On the first day of the trial against R. Kelly, Jerhonda Pace alleged she lost her virginity to the singer after meeting him at a party in 2009 when she was 16 years old.
Over the following six months, Pace was allegedly physically and emotionally abused by the musician, forced to follow what she called "Rob's rules".
According to The New York Times, Pace claimed she was required to call the singer "daddy" when in his home and acknowledge his presence each time she entered the room. If she didn't, she was allegedly physically and sexually abused.
In her opening statement to the jury, prosecutor Assistant U.S. Attorney Maria Cruz Melendez, said Kelly was a "predator" who used his fame to lure in vulnerable, underage fans to live with him and ultimately control every aspect of their lives.
The 54-year old was indicted in 2019 on nine counts of racketeering for allegedly recruiting minors for sex. Racketeering allows the prosecution to include crimes that are usually outside the statute of limitations. Kelly is also being charged with violating the Mann Act, which prohibits the transportation of people across state lines, a law that is aimed at cases of human trafficking and prostitution.
Pace is one of six women who are involved in the trial after first speaking out for the 2019 docuseries Surviving R. Kelly. Four women are choosing to remain anonymous, either by using only their first name or a pseudonym.
The trial is also expected to address Kelly's marriage to late singer Aaliyah in 1994, when she was 15 and he was 27. In the docuseries, the musician's former tour manager alleged he orchestrated the wedding by falsifying documents that listed Aaliyah's age as 18.
Accusations of sexual abuse have followed the Ignition (Remix) singer over the last two decades, with this week's trial being the second time he has appeared in court over allegations of sexual misconduct. In 2002, a jury found him not guilty on 14 counts of child pornography.
Kelly has remained steadfast in maintaining his innocence, with his defence arguing in their opening statements that the supposed victims are merely hurt fans seeking fame and attention.

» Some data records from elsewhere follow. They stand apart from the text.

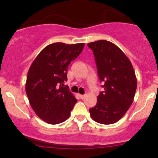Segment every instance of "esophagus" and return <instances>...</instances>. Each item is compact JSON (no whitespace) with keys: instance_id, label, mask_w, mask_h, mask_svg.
<instances>
[{"instance_id":"esophagus-1","label":"esophagus","mask_w":158,"mask_h":158,"mask_svg":"<svg viewBox=\"0 0 158 158\" xmlns=\"http://www.w3.org/2000/svg\"><path fill=\"white\" fill-rule=\"evenodd\" d=\"M79 97H80L81 99H85V97H86V95H82V94H80V95H79Z\"/></svg>"}]
</instances>
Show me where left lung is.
<instances>
[{
	"mask_svg": "<svg viewBox=\"0 0 158 158\" xmlns=\"http://www.w3.org/2000/svg\"><path fill=\"white\" fill-rule=\"evenodd\" d=\"M93 50L99 80L104 91L97 97L95 107L90 108L91 118L101 124L117 123L134 101L137 78L131 61L117 45L106 40L88 43Z\"/></svg>",
	"mask_w": 158,
	"mask_h": 158,
	"instance_id": "obj_1",
	"label": "left lung"
}]
</instances>
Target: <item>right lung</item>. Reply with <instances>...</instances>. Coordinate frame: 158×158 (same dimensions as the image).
<instances>
[{"mask_svg":"<svg viewBox=\"0 0 158 158\" xmlns=\"http://www.w3.org/2000/svg\"><path fill=\"white\" fill-rule=\"evenodd\" d=\"M85 43L49 44L39 52L27 73L25 90L36 115L47 123L56 125L68 119L77 99L68 87V68L84 48Z\"/></svg>","mask_w":158,"mask_h":158,"instance_id":"right-lung-1","label":"right lung"}]
</instances>
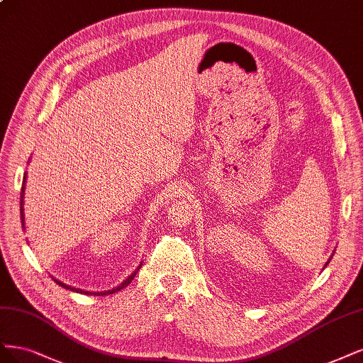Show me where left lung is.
<instances>
[{"label": "left lung", "mask_w": 363, "mask_h": 363, "mask_svg": "<svg viewBox=\"0 0 363 363\" xmlns=\"http://www.w3.org/2000/svg\"><path fill=\"white\" fill-rule=\"evenodd\" d=\"M333 254H335V249H333V252H332V255H330V257H329V259H328V261H326V264H324V267H328V264H329V262H330V259H332V257H333ZM324 267H323V269H324Z\"/></svg>", "instance_id": "8db88e82"}]
</instances>
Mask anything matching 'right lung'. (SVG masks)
Instances as JSON below:
<instances>
[{
	"label": "right lung",
	"mask_w": 363,
	"mask_h": 363,
	"mask_svg": "<svg viewBox=\"0 0 363 363\" xmlns=\"http://www.w3.org/2000/svg\"><path fill=\"white\" fill-rule=\"evenodd\" d=\"M25 182H27V172L23 174V183H22V189H21V222H22V228L25 230V218H23V196H25ZM140 267H141V264H140ZM140 267L136 269L132 274H129V277L124 279L118 286H114V289L112 290H108V291H84V290H81V289H74V286H70V285H66L65 282H61V281H58V279H55V278H52L60 286H62V289H66V290H70V291H77V293H81V294H86V296H106V294H112V293H117V291H120V290H123L124 286H128L130 282H132V279L135 278V274H136V272L140 270Z\"/></svg>",
	"instance_id": "right-lung-1"
}]
</instances>
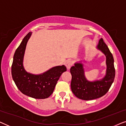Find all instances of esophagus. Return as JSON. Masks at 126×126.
Here are the masks:
<instances>
[{"label":"esophagus","instance_id":"34e87169","mask_svg":"<svg viewBox=\"0 0 126 126\" xmlns=\"http://www.w3.org/2000/svg\"><path fill=\"white\" fill-rule=\"evenodd\" d=\"M65 65H66V68L68 70H69L70 68H71L72 65V62L70 60H68L65 63Z\"/></svg>","mask_w":126,"mask_h":126}]
</instances>
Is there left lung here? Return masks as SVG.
<instances>
[{
	"instance_id": "left-lung-1",
	"label": "left lung",
	"mask_w": 126,
	"mask_h": 126,
	"mask_svg": "<svg viewBox=\"0 0 126 126\" xmlns=\"http://www.w3.org/2000/svg\"><path fill=\"white\" fill-rule=\"evenodd\" d=\"M96 49L103 53L106 58V75L103 78L94 81L87 80L84 68V63L85 61L76 62L75 65L70 68L72 75L70 86L72 92L79 99L84 100H89L102 97L108 92L114 81V60L103 38L100 39Z\"/></svg>"
}]
</instances>
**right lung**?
<instances>
[{"instance_id": "1", "label": "right lung", "mask_w": 126, "mask_h": 126, "mask_svg": "<svg viewBox=\"0 0 126 126\" xmlns=\"http://www.w3.org/2000/svg\"><path fill=\"white\" fill-rule=\"evenodd\" d=\"M32 34L29 32L25 36L15 51L11 66L12 77L23 94L34 99H46L53 94L58 79L66 71V68L63 65L54 66L38 75L27 72L24 68L23 59L27 43Z\"/></svg>"}]
</instances>
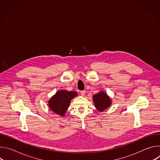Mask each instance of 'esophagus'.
Masks as SVG:
<instances>
[{
    "label": "esophagus",
    "instance_id": "esophagus-1",
    "mask_svg": "<svg viewBox=\"0 0 160 160\" xmlns=\"http://www.w3.org/2000/svg\"><path fill=\"white\" fill-rule=\"evenodd\" d=\"M80 94H81L82 96H83L85 94V90H82V91H80Z\"/></svg>",
    "mask_w": 160,
    "mask_h": 160
}]
</instances>
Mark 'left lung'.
Here are the masks:
<instances>
[{"mask_svg":"<svg viewBox=\"0 0 160 160\" xmlns=\"http://www.w3.org/2000/svg\"><path fill=\"white\" fill-rule=\"evenodd\" d=\"M93 101L96 108L99 111H103L107 109L111 104V101L108 95L104 92H100L99 93L93 96Z\"/></svg>","mask_w":160,"mask_h":160,"instance_id":"left-lung-1","label":"left lung"}]
</instances>
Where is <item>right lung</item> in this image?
Masks as SVG:
<instances>
[{
	"mask_svg": "<svg viewBox=\"0 0 160 160\" xmlns=\"http://www.w3.org/2000/svg\"><path fill=\"white\" fill-rule=\"evenodd\" d=\"M77 96V93L75 91H58L56 94L49 100V106L54 112L63 117L68 107L70 106L71 100Z\"/></svg>",
	"mask_w": 160,
	"mask_h": 160,
	"instance_id": "right-lung-1",
	"label": "right lung"
}]
</instances>
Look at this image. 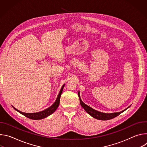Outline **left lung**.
Masks as SVG:
<instances>
[{
    "mask_svg": "<svg viewBox=\"0 0 147 147\" xmlns=\"http://www.w3.org/2000/svg\"><path fill=\"white\" fill-rule=\"evenodd\" d=\"M78 95L80 99V104L81 107L84 108L89 115H90L92 117H93L95 119H98V120H110L112 119L117 116H119L120 113H121L122 112H123L124 111H125L127 109H128L129 107H128L127 108H126L125 109L123 110L121 112H117V113H102L99 111H97L94 109H92V108H91L90 107L88 106L87 105L85 104L84 103L82 100L80 98V92L78 91Z\"/></svg>",
    "mask_w": 147,
    "mask_h": 147,
    "instance_id": "8db88e82",
    "label": "left lung"
}]
</instances>
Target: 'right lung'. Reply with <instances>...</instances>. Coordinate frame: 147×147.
<instances>
[{
    "label": "right lung",
    "instance_id": "obj_1",
    "mask_svg": "<svg viewBox=\"0 0 147 147\" xmlns=\"http://www.w3.org/2000/svg\"><path fill=\"white\" fill-rule=\"evenodd\" d=\"M64 86H65V84L63 86L60 90V92H59V94L56 98V100H55V102L53 103V104L52 105V106H51L49 108L45 109L44 111H41V112H37V113H24V112H21L18 110H17V109H16L15 108H14V109L17 111V112H18L19 113H20L21 114H22L23 115L25 116L26 117L29 118V119H33V120H40V119H44L48 116H49V115H51V114H52L53 112H55V111L57 109V108H58L59 105V102H60V96L61 95V93H62V91H63V88H64Z\"/></svg>",
    "mask_w": 147,
    "mask_h": 147
}]
</instances>
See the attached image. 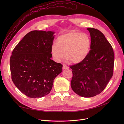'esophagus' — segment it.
<instances>
[{
  "label": "esophagus",
  "instance_id": "esophagus-1",
  "mask_svg": "<svg viewBox=\"0 0 124 124\" xmlns=\"http://www.w3.org/2000/svg\"><path fill=\"white\" fill-rule=\"evenodd\" d=\"M69 69V67L66 66V65H63V70H65V69Z\"/></svg>",
  "mask_w": 124,
  "mask_h": 124
}]
</instances>
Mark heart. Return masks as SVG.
Masks as SVG:
<instances>
[{
	"instance_id": "heart-1",
	"label": "heart",
	"mask_w": 124,
	"mask_h": 124,
	"mask_svg": "<svg viewBox=\"0 0 124 124\" xmlns=\"http://www.w3.org/2000/svg\"><path fill=\"white\" fill-rule=\"evenodd\" d=\"M92 47V41L86 34L72 31L58 36L56 44L51 48V54L57 62L62 61L64 57L67 61L79 64L88 56Z\"/></svg>"
}]
</instances>
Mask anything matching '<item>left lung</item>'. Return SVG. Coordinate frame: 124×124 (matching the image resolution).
Instances as JSON below:
<instances>
[{
	"label": "left lung",
	"instance_id": "1",
	"mask_svg": "<svg viewBox=\"0 0 124 124\" xmlns=\"http://www.w3.org/2000/svg\"><path fill=\"white\" fill-rule=\"evenodd\" d=\"M92 47L86 59L70 67L73 77L71 86L77 94L90 97L100 94L112 77L114 53L111 45L99 30L87 28Z\"/></svg>",
	"mask_w": 124,
	"mask_h": 124
}]
</instances>
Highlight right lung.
I'll return each mask as SVG.
<instances>
[{
	"label": "right lung",
	"mask_w": 124,
	"mask_h": 124,
	"mask_svg": "<svg viewBox=\"0 0 124 124\" xmlns=\"http://www.w3.org/2000/svg\"><path fill=\"white\" fill-rule=\"evenodd\" d=\"M54 31H32L25 35L10 58L11 79L16 86L31 98L50 93L63 65L51 59Z\"/></svg>",
	"instance_id": "1"
}]
</instances>
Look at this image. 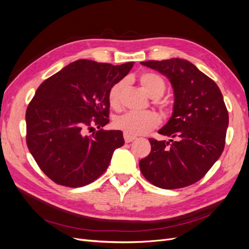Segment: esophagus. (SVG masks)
<instances>
[{"label":"esophagus","mask_w":249,"mask_h":249,"mask_svg":"<svg viewBox=\"0 0 249 249\" xmlns=\"http://www.w3.org/2000/svg\"><path fill=\"white\" fill-rule=\"evenodd\" d=\"M124 141L126 142V143H129V142H132V141H134L135 139H136V137L135 136H130V135H127V134H124Z\"/></svg>","instance_id":"obj_1"}]
</instances>
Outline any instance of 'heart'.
<instances>
[{
    "label": "heart",
    "mask_w": 249,
    "mask_h": 249,
    "mask_svg": "<svg viewBox=\"0 0 249 249\" xmlns=\"http://www.w3.org/2000/svg\"><path fill=\"white\" fill-rule=\"evenodd\" d=\"M139 82L145 92L153 99H159L164 93L166 85L164 80L154 72H143L139 76ZM124 86V81L113 84L108 91V102L113 108H118L120 95ZM160 124V118L155 112H127L114 120L116 129L130 136H137L155 129Z\"/></svg>",
    "instance_id": "1"
}]
</instances>
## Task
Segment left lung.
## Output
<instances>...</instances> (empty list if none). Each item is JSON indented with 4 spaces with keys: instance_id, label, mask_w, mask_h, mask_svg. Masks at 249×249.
<instances>
[{
    "instance_id": "obj_1",
    "label": "left lung",
    "mask_w": 249,
    "mask_h": 249,
    "mask_svg": "<svg viewBox=\"0 0 249 249\" xmlns=\"http://www.w3.org/2000/svg\"><path fill=\"white\" fill-rule=\"evenodd\" d=\"M166 76L175 92L173 113L159 134L168 142L149 138L152 149L139 162L141 173L162 189H178L198 182L223 152L229 112L216 83L185 59L141 62Z\"/></svg>"
}]
</instances>
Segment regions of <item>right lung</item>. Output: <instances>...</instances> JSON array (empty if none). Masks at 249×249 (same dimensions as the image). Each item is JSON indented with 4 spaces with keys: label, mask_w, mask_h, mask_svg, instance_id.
Segmentation results:
<instances>
[{
    "label": "right lung",
    "mask_w": 249,
    "mask_h": 249,
    "mask_svg": "<svg viewBox=\"0 0 249 249\" xmlns=\"http://www.w3.org/2000/svg\"><path fill=\"white\" fill-rule=\"evenodd\" d=\"M132 67L133 62L115 66L81 59L37 88L26 111V141L53 182L83 187L106 171L113 152L124 143L122 131L103 129L109 123L108 91Z\"/></svg>",
    "instance_id": "obj_1"
}]
</instances>
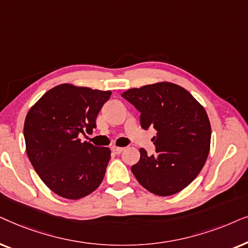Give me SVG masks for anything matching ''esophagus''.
Returning a JSON list of instances; mask_svg holds the SVG:
<instances>
[{"label":"esophagus","instance_id":"1","mask_svg":"<svg viewBox=\"0 0 248 248\" xmlns=\"http://www.w3.org/2000/svg\"><path fill=\"white\" fill-rule=\"evenodd\" d=\"M124 150V147H112V151H113V153L115 154H120Z\"/></svg>","mask_w":248,"mask_h":248}]
</instances>
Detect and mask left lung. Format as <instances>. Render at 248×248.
<instances>
[{
	"instance_id": "1",
	"label": "left lung",
	"mask_w": 248,
	"mask_h": 248,
	"mask_svg": "<svg viewBox=\"0 0 248 248\" xmlns=\"http://www.w3.org/2000/svg\"><path fill=\"white\" fill-rule=\"evenodd\" d=\"M122 97L140 112V126L154 128L155 153L140 148L131 167L141 186L158 196H170L197 177L209 155L211 126L205 110L189 92L172 82L131 88Z\"/></svg>"
}]
</instances>
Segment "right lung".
<instances>
[{
  "mask_svg": "<svg viewBox=\"0 0 248 248\" xmlns=\"http://www.w3.org/2000/svg\"><path fill=\"white\" fill-rule=\"evenodd\" d=\"M110 91L62 84L43 95L27 113L26 151L39 178L68 200L90 195L103 180L111 151L79 140L92 134Z\"/></svg>",
  "mask_w": 248,
  "mask_h": 248,
  "instance_id": "add662e5",
  "label": "right lung"
}]
</instances>
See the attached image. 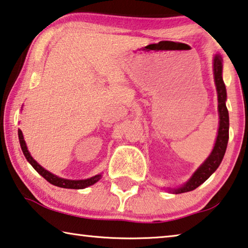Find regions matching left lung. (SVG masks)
<instances>
[{"label": "left lung", "instance_id": "8db88e82", "mask_svg": "<svg viewBox=\"0 0 248 248\" xmlns=\"http://www.w3.org/2000/svg\"><path fill=\"white\" fill-rule=\"evenodd\" d=\"M222 57L219 55H215L214 57V79L216 85V90H217V100H218V113H219V127H218V135L216 138V142L214 149L210 155L209 158L205 160L201 167L195 171V173L192 175V178L184 184L182 187L174 188L172 192L175 194L184 193V192H190L195 190L196 187L201 186L202 183L210 178L213 174L216 169L221 164L222 160L225 155L227 142H229V128H230V118H229V110L226 108V88L224 85L222 78Z\"/></svg>", "mask_w": 248, "mask_h": 248}]
</instances>
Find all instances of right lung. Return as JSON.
I'll return each instance as SVG.
<instances>
[{
	"label": "right lung",
	"mask_w": 248,
	"mask_h": 248,
	"mask_svg": "<svg viewBox=\"0 0 248 248\" xmlns=\"http://www.w3.org/2000/svg\"><path fill=\"white\" fill-rule=\"evenodd\" d=\"M18 139H19V144H21V148H22V151L24 153L26 160L29 161L31 163V166H32L35 170H36L39 174H41L43 178L46 179L48 181L49 183H52L53 186H60V187H64V188H85L89 186H93V184H95L97 181H99L101 179V174H98L93 176V178L87 179V180H66V179H62V178H58V176L54 175L53 173H50L47 170H45L44 168H42L39 164L35 161L32 155H30L29 150H27V147H26V143L24 141V138H23V135H22V131L18 130Z\"/></svg>",
	"instance_id": "right-lung-1"
}]
</instances>
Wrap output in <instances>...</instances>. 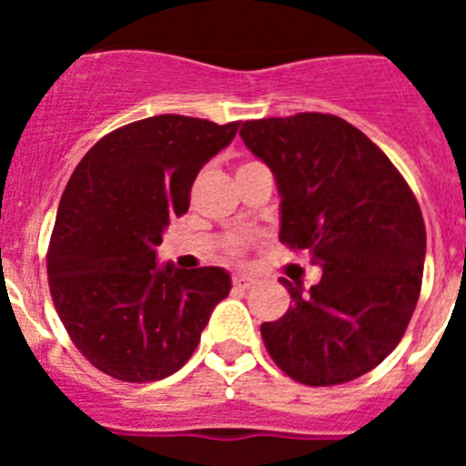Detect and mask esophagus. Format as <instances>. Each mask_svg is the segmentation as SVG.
I'll list each match as a JSON object with an SVG mask.
<instances>
[{
  "instance_id": "obj_1",
  "label": "esophagus",
  "mask_w": 466,
  "mask_h": 466,
  "mask_svg": "<svg viewBox=\"0 0 466 466\" xmlns=\"http://www.w3.org/2000/svg\"><path fill=\"white\" fill-rule=\"evenodd\" d=\"M233 284H236V289H249L254 284V278H249V275H236Z\"/></svg>"
}]
</instances>
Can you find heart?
Here are the masks:
<instances>
[{"instance_id":"obj_1","label":"heart","mask_w":466,"mask_h":466,"mask_svg":"<svg viewBox=\"0 0 466 466\" xmlns=\"http://www.w3.org/2000/svg\"><path fill=\"white\" fill-rule=\"evenodd\" d=\"M242 249H245V240H233V245H230V254H233V257H238Z\"/></svg>"}]
</instances>
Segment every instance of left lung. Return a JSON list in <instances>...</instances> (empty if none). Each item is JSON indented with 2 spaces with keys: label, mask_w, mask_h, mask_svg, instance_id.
I'll use <instances>...</instances> for the list:
<instances>
[{
  "label": "left lung",
  "mask_w": 466,
  "mask_h": 466,
  "mask_svg": "<svg viewBox=\"0 0 466 466\" xmlns=\"http://www.w3.org/2000/svg\"><path fill=\"white\" fill-rule=\"evenodd\" d=\"M240 137L273 170L279 242L322 279L279 282L294 306L261 336L275 364L310 387L355 380L399 345L418 306L427 233L406 179L361 130L306 111L245 121Z\"/></svg>",
  "instance_id": "obj_1"
}]
</instances>
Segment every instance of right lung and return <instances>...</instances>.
<instances>
[{
	"label": "right lung",
	"mask_w": 466,
	"mask_h": 466,
	"mask_svg": "<svg viewBox=\"0 0 466 466\" xmlns=\"http://www.w3.org/2000/svg\"><path fill=\"white\" fill-rule=\"evenodd\" d=\"M238 126L142 118L105 135L69 177L48 245V287L72 343L106 376L154 382L179 371L228 296L224 268H158L156 247Z\"/></svg>",
	"instance_id": "right-lung-1"
}]
</instances>
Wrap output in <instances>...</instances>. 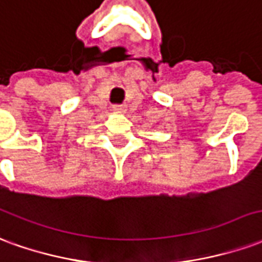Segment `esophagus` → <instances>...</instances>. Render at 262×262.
<instances>
[{
  "label": "esophagus",
  "instance_id": "1",
  "mask_svg": "<svg viewBox=\"0 0 262 262\" xmlns=\"http://www.w3.org/2000/svg\"><path fill=\"white\" fill-rule=\"evenodd\" d=\"M113 112L117 113V114H124V113L127 112V107L124 104H114L113 106Z\"/></svg>",
  "mask_w": 262,
  "mask_h": 262
}]
</instances>
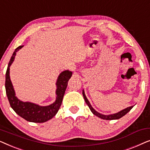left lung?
Listing matches in <instances>:
<instances>
[{
	"label": "left lung",
	"instance_id": "left-lung-1",
	"mask_svg": "<svg viewBox=\"0 0 150 150\" xmlns=\"http://www.w3.org/2000/svg\"><path fill=\"white\" fill-rule=\"evenodd\" d=\"M83 98L84 99H85V101L87 104L89 106V108H90V110H91V111L93 112V115H95L98 117L102 119V120H118V119H120L121 117H122L123 116H124L125 115L126 113H128V112L130 111V110L132 109L133 108V106H131L130 107H128L126 108H125V109L121 110V111L117 112V113H114V114H111V115H102L101 113H100V112H98L96 111V110L94 109V108L92 107L91 104L89 103V100H87V97H86L85 94V92H84V90H83Z\"/></svg>",
	"mask_w": 150,
	"mask_h": 150
}]
</instances>
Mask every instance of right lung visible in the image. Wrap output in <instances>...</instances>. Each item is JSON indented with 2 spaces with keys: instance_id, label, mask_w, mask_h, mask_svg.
<instances>
[{
  "instance_id": "add662e5",
  "label": "right lung",
  "mask_w": 150,
  "mask_h": 150,
  "mask_svg": "<svg viewBox=\"0 0 150 150\" xmlns=\"http://www.w3.org/2000/svg\"><path fill=\"white\" fill-rule=\"evenodd\" d=\"M23 46H20L16 49L10 59L5 76V89L10 106L18 115L30 122L43 123L50 120L57 113L62 103L63 96L66 90L67 82L70 79L72 72L65 70L59 74L57 81L56 100L50 105L42 106L29 102H22L16 96L13 85L9 76V67L15 59L16 52Z\"/></svg>"
}]
</instances>
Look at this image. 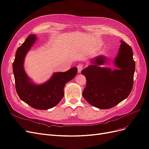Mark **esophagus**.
Listing matches in <instances>:
<instances>
[{
    "label": "esophagus",
    "mask_w": 149,
    "mask_h": 149,
    "mask_svg": "<svg viewBox=\"0 0 149 149\" xmlns=\"http://www.w3.org/2000/svg\"><path fill=\"white\" fill-rule=\"evenodd\" d=\"M77 69H78V72L79 73H80L81 70L83 69V68H84V65L81 64H79L77 65Z\"/></svg>",
    "instance_id": "esophagus-1"
}]
</instances>
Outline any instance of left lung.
<instances>
[{
    "label": "left lung",
    "instance_id": "obj_1",
    "mask_svg": "<svg viewBox=\"0 0 149 149\" xmlns=\"http://www.w3.org/2000/svg\"><path fill=\"white\" fill-rule=\"evenodd\" d=\"M121 42L118 56L114 61L118 69L112 70L101 67L107 59L99 56L91 61L92 65L81 72L87 80L83 97L96 108H111L126 99L132 90L136 67L133 52L127 43Z\"/></svg>",
    "mask_w": 149,
    "mask_h": 149
}]
</instances>
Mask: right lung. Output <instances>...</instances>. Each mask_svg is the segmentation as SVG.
I'll return each instance as SVG.
<instances>
[{
    "instance_id": "add662e5",
    "label": "right lung",
    "mask_w": 149,
    "mask_h": 149,
    "mask_svg": "<svg viewBox=\"0 0 149 149\" xmlns=\"http://www.w3.org/2000/svg\"><path fill=\"white\" fill-rule=\"evenodd\" d=\"M36 40L35 35L28 36L16 51L13 63V72L15 88L20 98L32 108L48 109L54 107L64 97L65 85L73 79L77 73V68H72L64 72L54 73L46 83L33 84L23 68L24 59Z\"/></svg>"
}]
</instances>
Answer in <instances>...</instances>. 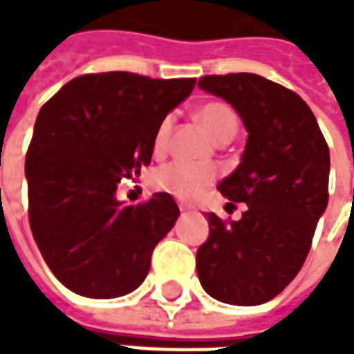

They argued that fans willingly visited him and "knew what they were getting into", according to Variety.
"We believe their testimony will crumble," said Nicole Blank Becker, one of Kelly's four lawyers for the case. "There will be so many untruths told to you, ladies and gentlemen, that even the government won't be able to untangle the mess of lies."
The second day of the trial continues on Thursday.